Politique

Les conseillers-présidents reçoivent plus de 10 millions de gourdes par mois, selon le RNDDH

Le Réseau national de défense des droits humains (RNDDH) a publié, ce vendredi 25 avril, un rapport accablant confirmant le caractère budgétivore du Conseil présidentiel de transition (CPT).
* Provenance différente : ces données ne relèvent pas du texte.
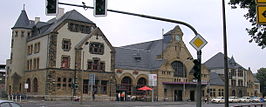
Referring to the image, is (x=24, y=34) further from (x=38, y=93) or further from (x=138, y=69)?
(x=138, y=69)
Selon ce document, les neuf conseillers présidentiels coûtent chaque mois plus de 90 millions de gourdes au trésor public.

Intitulé “Mauvaise gouvernance, insécurité, corruption et impunité : Une année et le CPT a envenimé la situation déjà préoccupante du pays”, ce rapport d’une vingtaine de pages est publié à l’occasion du premier anniversaire de l’installation du CPT. Il révèle que chaque conseiller-président perçoit mensuellement une somme globale dépassant 10 millions de gourdes, en incluant divers avantages.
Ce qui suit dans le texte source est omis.